À propos


Natacha Guiller (SNG) explore le monde et l'existence à travers des dispositifs artistiques et de communication protéiformes, autobiographiques et parallèles qui génèrent la rencontre, la transmission et une création-témoignage arborescente basée sur le recyclage, la collecte d'archives, le détournement et la transformation des matériaux, l'hybridation d'univers a priori incompatibles ou paradoxaux et la culture du mélange des genres.

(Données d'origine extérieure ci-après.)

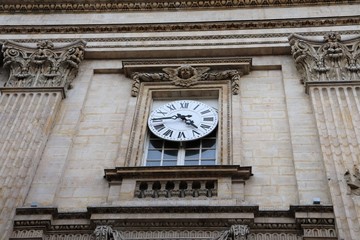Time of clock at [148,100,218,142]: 4:44
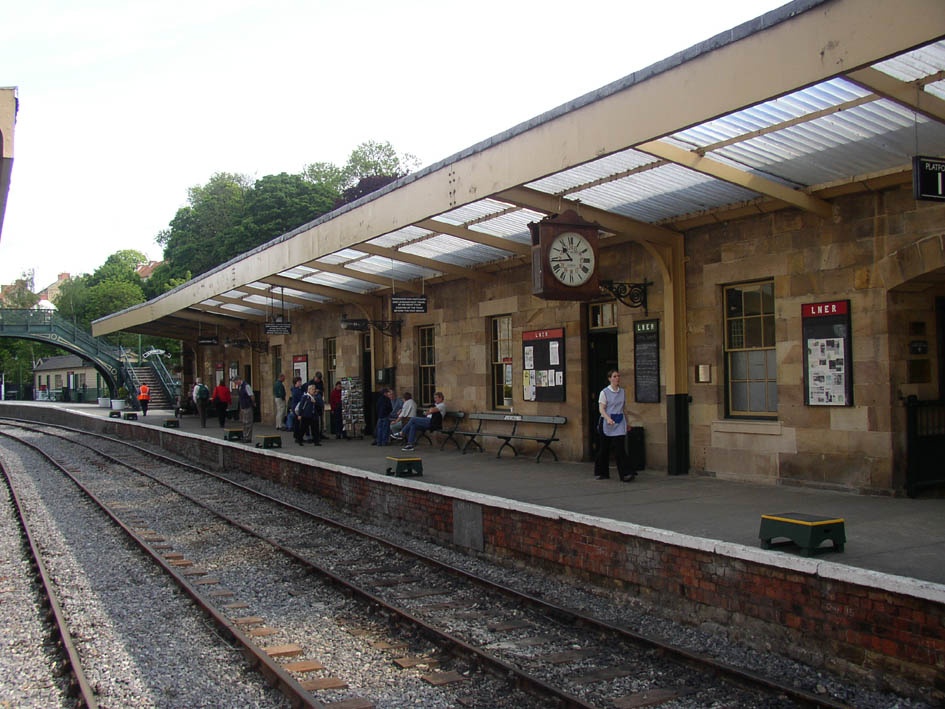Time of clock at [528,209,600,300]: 10:43
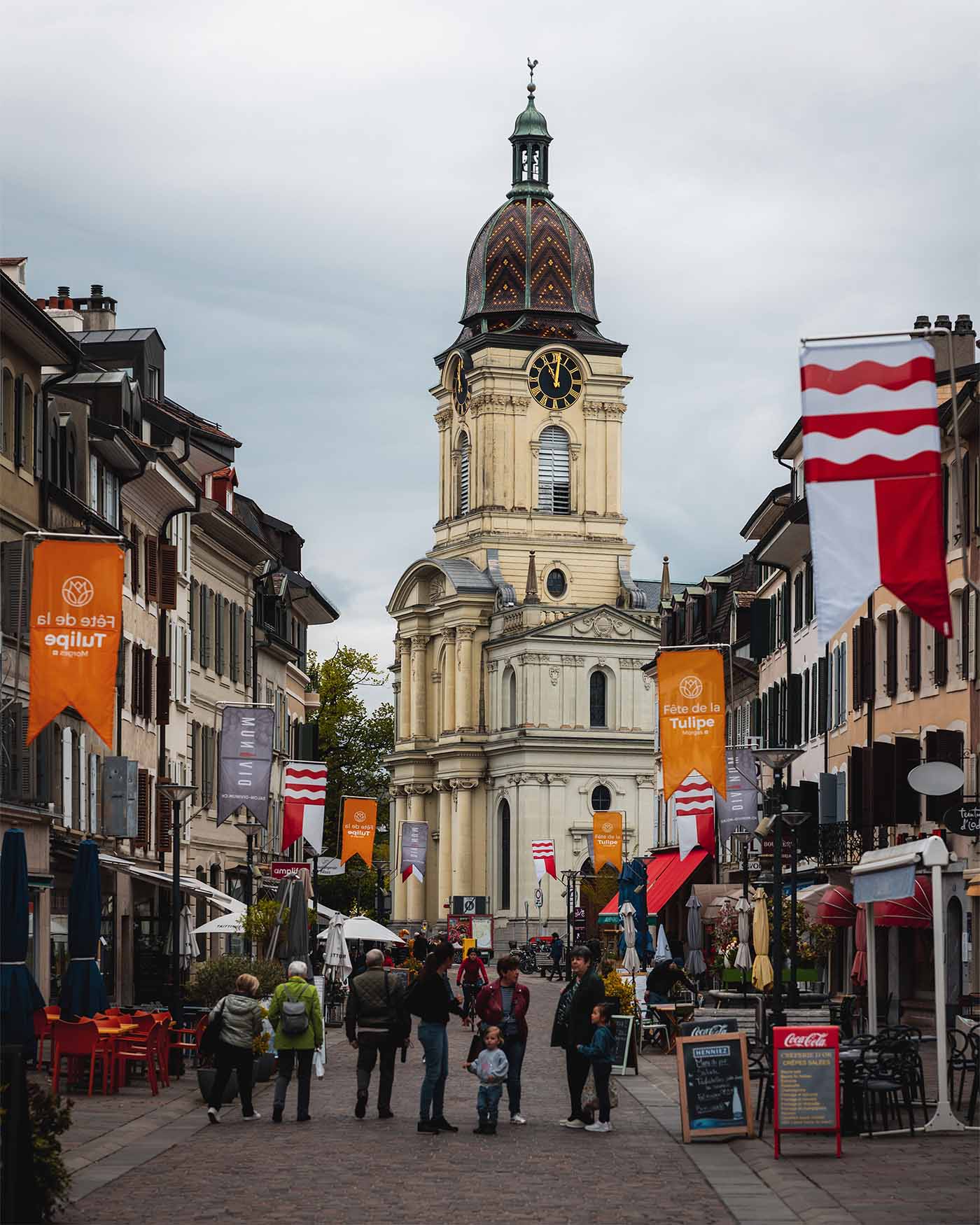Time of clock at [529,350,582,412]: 11:01
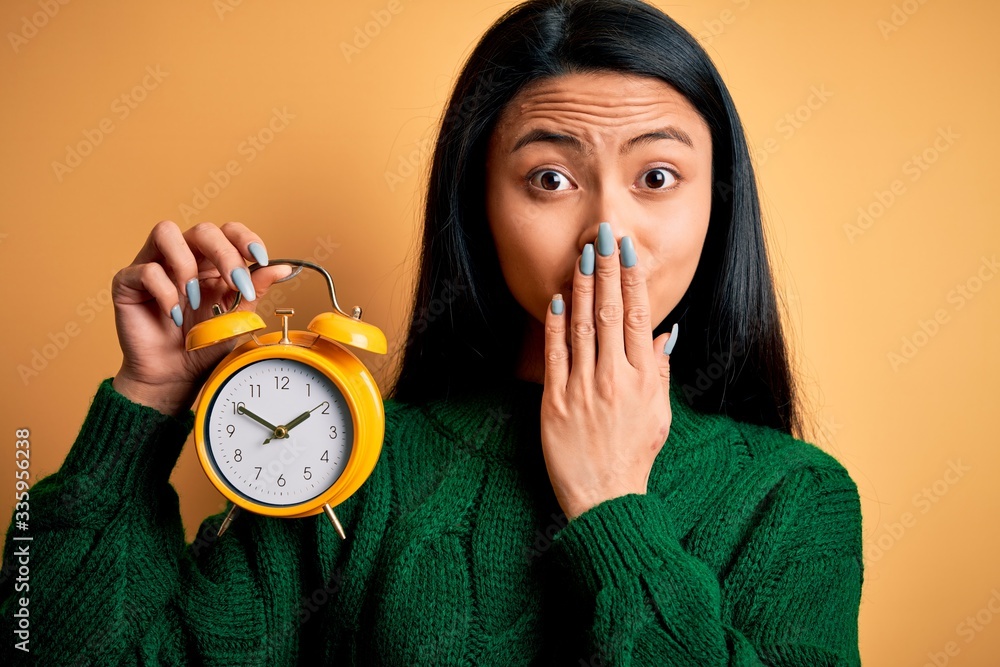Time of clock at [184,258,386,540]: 1:50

Elle suit une formation en arts appliqués à Montaigu, monte à Paris où elle fait un BTS Textile Design de Mode à l'ESAA Duperré, un DMA Fresque-mosaïque à l'ENSAAMA Olivier de Serres, puis un master en arts plastiques à l’École des Arts de la Sorbonne. Elle anime des ateliers de création dans les écoles, les ateliers de la ville, les hôpitaux, intervient à des colloques, événements, et lors de performances et projets participatifs.

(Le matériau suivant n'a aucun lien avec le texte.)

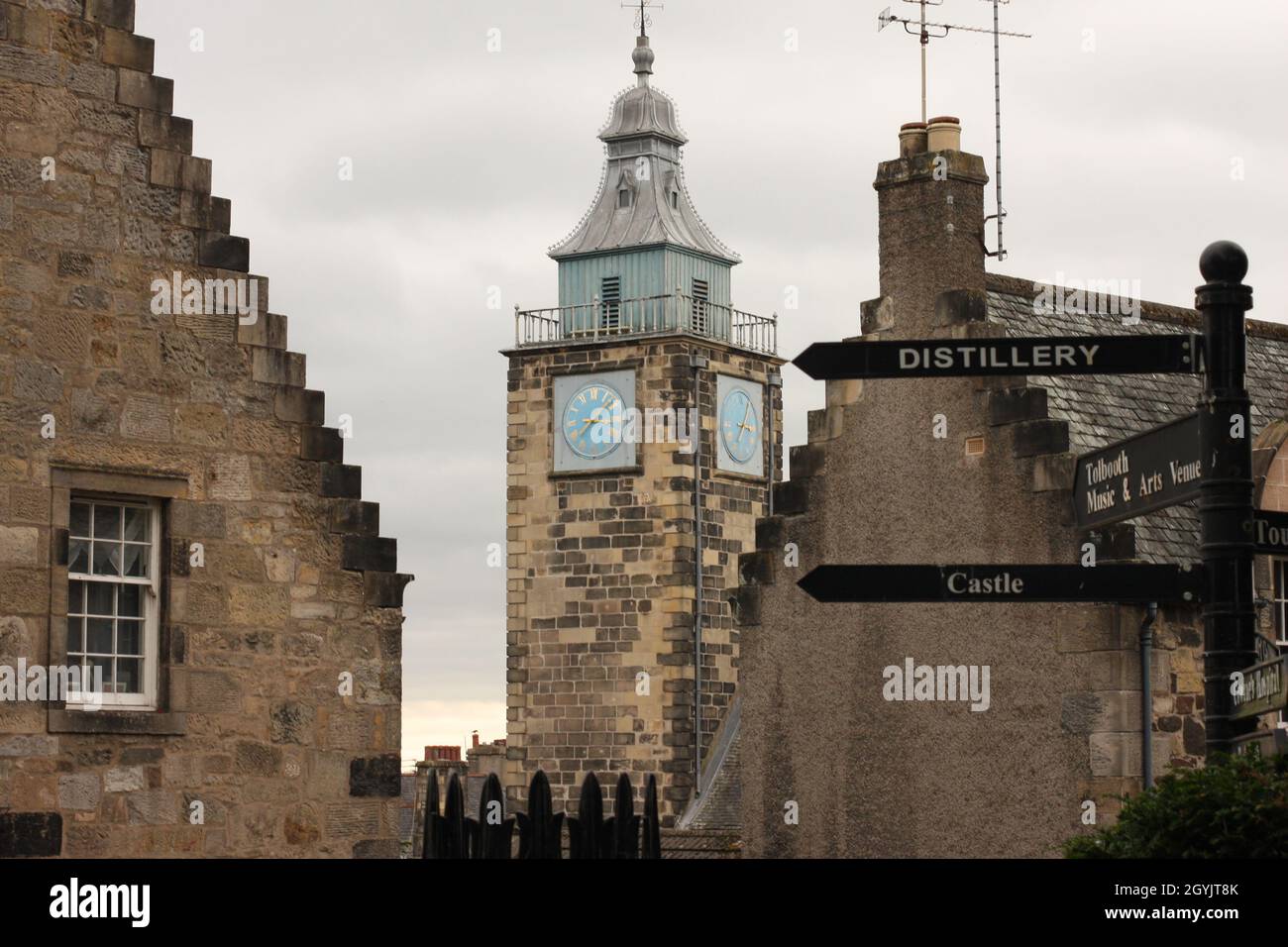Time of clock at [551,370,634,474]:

Attachée à la perpétuation d'actions et de procédés issus de l'artisanat et du bricolage hyper-créatif, l'imaginaire, la poésie et l'onirisme, l'humour, l'ironie et l'absurde, l'amoralité et la subversion jalonnent son itinérance, plus concrètement ses errances quotidiennes dans la ville. En perpétuels déplacements du corps et de l'ordre des choses, elle nourrit une réflexion continue autour des codes sociaux, des règles et des conventions, de la normalité, la décence et des tabous, enfin de l'appréhension des mondes du vivant, qu'elle retranscrit plastiquement et dans l'expression corporelle. Elle explore les modifications des états du corps à travers la transe, l'écriture automatique, le rêve éveillé, les associations libres, la répétition du geste et les pratiques de l'extrême, interrogeant la limite, expériençant la démesure, l'épuisement et la question de la folie, l'étude organique et psychomotrice du corps, enfin sa psychologie complexe et dans les interactions sociales.

Débordée par sa propre production et la tournure rhizomatique qu'elle dessine, Natacha tente l'archivage organisé de son travail, reflet d'un chaos intérieur, sur de multiples plate-formes numériques, en inventant des protocoles questionnant l'intime et l'extime, les données personnelles, l'écologie/pollution du web, l'envahissement et la contamination, les pouvoirs de l'image, la mémoire et la trace. Les récits personnel et collectifs servent de support, de prétexte artistique à la rencontre et à l'échange, vers une transmission universelle des outils de la création à des fins auto-thérapeutiques, de construction identitaire et de narration, à la transposition d'une observation subjective du quotidien, allant de l'anecdotique aux interrogations existentielles obsessionnelles. Engagée artistiquement auprès d’associations qui défendent les minorités, les personnes isolées, vulnérables, invisibles ou en marge de la société, elle souhaite intervenir artistiquement auprès de ces différents publics et institutions, élaborant des dispositifs autour de la fragilité et de la santé mentale, afin de favoriser l'insertion sociale et de limiter la stigmatisation des individus.

Actuellement, Natacha évolue vers les arts du vivant (slam/poésie-performance, danse et chant), et élargit ses pratiques à la vidéo, les créations sonores, les dispositifs interactifs et participatifs, poursuivant, conjoints, le dessin et l'écriture poétique, la peinture et la fresque, les interventions et improvisations dans l'espace public, ainsi que divers partenariats et projets collaboratifs.